While I agree with your general point about the Court’s sensitivity to public opinion— and many of the justices accept a version of such a view as
the best way to interpret the substantive liberty that they find in the due process clauses—I do think you overlooked one important element in the
change in public opinion. I refer to the action of state high courts, from Massachusetts in 2003 (and even from Hawaii in 1996), to
Interpret their constitutions to require same sex marriage. The Wall Street Journal has a chart in today’s paper (A6) showing that only eleven states had
opted for same sex marriage via the democratic process; in all the other states the resolution was by court decisions, first state and then federal courts.
I think you have to consider the extent to which these judicial decisions may have caused some people to accept an outcome that they might not have voted for or supported if the courts had said, as some did, that the matter was for the people or their legislatures to decide. The school desegregation issue did not really allow for such a choice after Brown.
I am preparing a final chapter on this for my book. I thank you for reminding me of the importance of the view that the Supreme Court follows public sentiment.
Best,
Murray
Bob,
I don’t disagree! We can quibble regarding whether the court is typically ratifying or moving ahead of the “changing zeitgest” – in the Brown case, I agree with you that it was slightly ahead, and that its action provided a constitutional peg on which to hang a desegregation policy. But I guess my question is whether the Brown decision accelerated the process at all. Put another way – absence subsequent legislation and action by elected officials, how much would Brown have accomplished? I’m not sure.
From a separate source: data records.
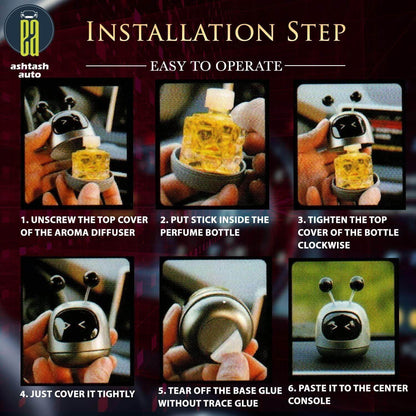 ea
ashtash auto

INSTALLATION STEP

EASY TO OPERATE

1. UNSCREW THE TOP COVER OF THE AROMA DIFFUSER

2. PUT STICK INSIDE THE PERFUME BOTTLE

3. TIGHTEN THE TOP COVER OF THE BOTTLE CLOCKWISE

4. JUST COVER IT TIGHTLY

5. TEAR OFF THE BASE GLUE WITHOUT TRACE GLUE

6. PASTE IT TO THE CENTER CONSOLE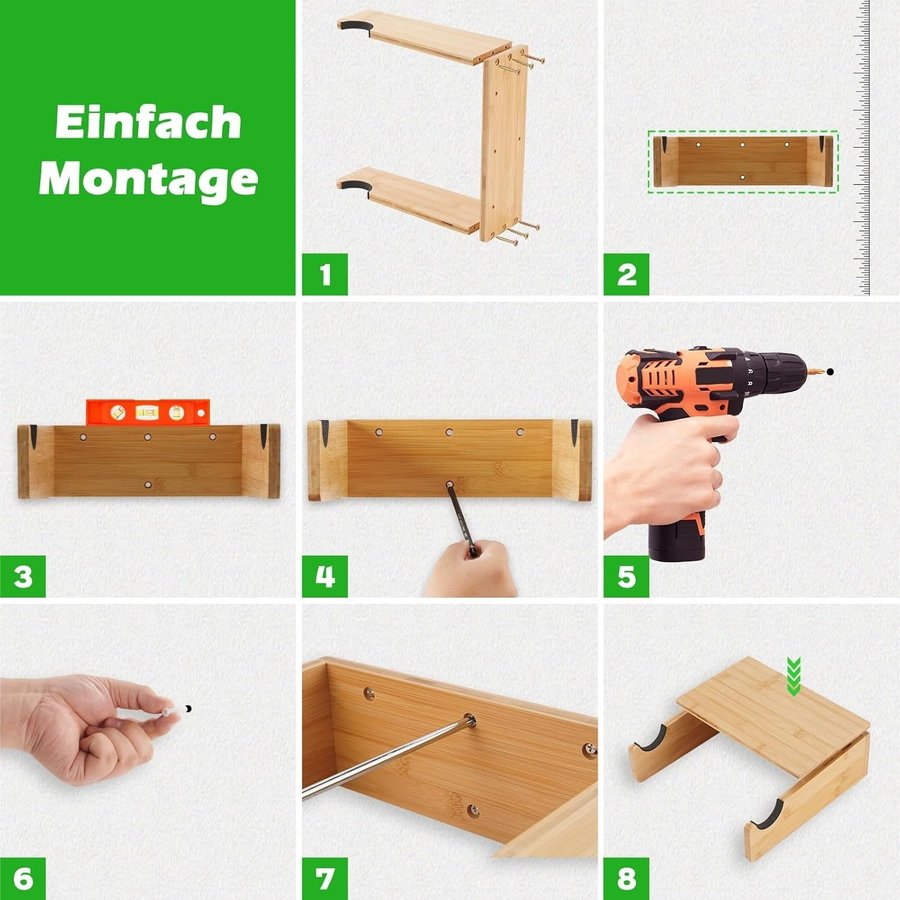 Einfach Montage

1

2

3

4

5

6

7

8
Murray – Thanks for the thoughtful response. You are quite right to remind me that the state and lower courts were instrumental in pushing this process along – even in the face of sometimes strong public opposition. By my count – and you know this data better than I! – 8 states enacted same-sex marriage via popular vote or legislation, while 26 required judicial action. While I alluded to this in my response to Peter above, I should have been far more explicit in the original post by what I meant by democratic process. I confess that I have not studied which of those rulings came from state courts that are elected or subject to recall votes or otherwise are not fully insulated from public pressure, but it would be an interesting research question! But certainly the polling data indicates that public support for gay marriage was trending up, although how much the state and lower-court decisions contributed to this is hard to say. You are far more of an expert on this than I, which is why I am looking forward to reading your book on the topic!
I find it interesting that, in the above discussion, public opinion seems to be much more important than interpreting the Constitution. What does polling data have to do with calling balls and strikes?
Jack,
If you have been watching the Red Sox games you’ll know that the definition of the strike zone has been changed. Rumor has it that it has been widened to increase the pace of the game – a concession to public opinion! Roberts, alas, has been hoisted on his own petard…..
Seriously, that’s Dahl’s point – there can be no interpretation of the Constitution without some political reference point – so why not majority opinion? Or do you agree with Scalia that the Constitution means only what it says, and nothing else?